Ações buscam desarticular maior grupo de tráfico de drogas na cidade, que movimentou cerca de R$10 mil por dia com venda de entorpecentes.

Arma foi apreendida durante segunda fase da operação 'Rescaldo' em Muriaé Polícia Civil/Divulgação A Polícia Civil deflagrou, na manhã desta terça-feira (21), a 2ª fase da "Operação Rescaldo", para desarticular uma organização criminosa que atua no tráfico de drogas em Muriaé.

Nesta ação, cinco pessoas foram presas. Segundo a polícia, foram cumpridos quatro mandados de prisão e buscas nos bairros São Cristóvão, Aeroporto, São Joaquim, Encoberta e Dornelas.

Entre os alvos, estavam duas jovens de 23 e 18 anos, que foram apontadas pelas investigações como auxiliares de contabilidade da organização criminosa.

A identidade das outras duas pessoas presas não foi revelada.

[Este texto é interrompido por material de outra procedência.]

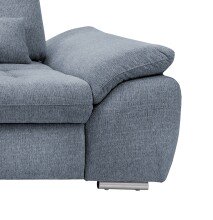 Polstergarnitur >Riordan< Schlaffunktion, Stauraum, Webstoff Corto hellblau - 314x104x184 BxHxT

De acordo com o delegado Tayrony Espíndola, responsável pelas investigações, ainda havia mais um mandado de prisão para ser cumprido contra uma outra mulher, apontada como uma das lideranças do grupo.

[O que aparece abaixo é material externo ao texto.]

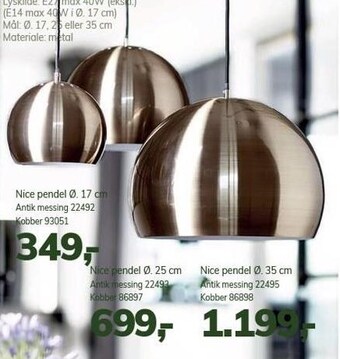 Daells Bolighus Nice pendel tilbud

A suspeita não foi localizada em casa e está sendo considerada foragida. Durante as diligências, um indivíduo do sexo masculino, que não teve a idade informada, fazia a segurança de uma boca de fumo no momento das buscas e foi preso em flagrante, com uma pistola calibre 380 com carregador.

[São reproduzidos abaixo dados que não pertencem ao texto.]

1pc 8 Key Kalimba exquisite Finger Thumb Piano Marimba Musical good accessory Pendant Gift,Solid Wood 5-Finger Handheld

Grupo faturava mais de R$ 10 mil por dia com drogas A primeira fase da Operação "Rescaldo" ocorreu em 19 de dezembro para desmantelar o mesmo grupo de tráfico de drogas.

Na ocasião, foram cumpridos 14 mandados de prisão em vários bairros de Muriaé, com apreensão de armas e drogas. O delegado Tayrony Espíndola explicou ao G1 que as ações estão relacionadas a prisão de um jovem, de 28 anos, na Operação "Narciso", realizada no início do mês de novembro em Niterói (RJ), apontado como o maior traficante de Muriaé.

A partir da prisão do jovem, que utilizava uma identidade falsa e se passava por um empresário na cidade fluminense, os agentes da Polícia Civil conseguiram mapear a movimentação e estrutura da organização criminosa.

Ainda conforme o delegado, as pessoas presas nesta terça-feira são suspeitas de trabalharem no núcleo financeiro do tráfico, responsável pela movimentação do dinheiro arrecadado com a venda de drogas.

A estimativa da Polícia Civil é que o grupo faturava mais de R$10 mil por dia com a venda de entorpecentes.

Vinte pessoas foram presas durante as duas fases da Operação "Rescaldo".

A Polícia Civil de Muriaé considera a maior operação já realizada contra o tráfico de drogas na cidade.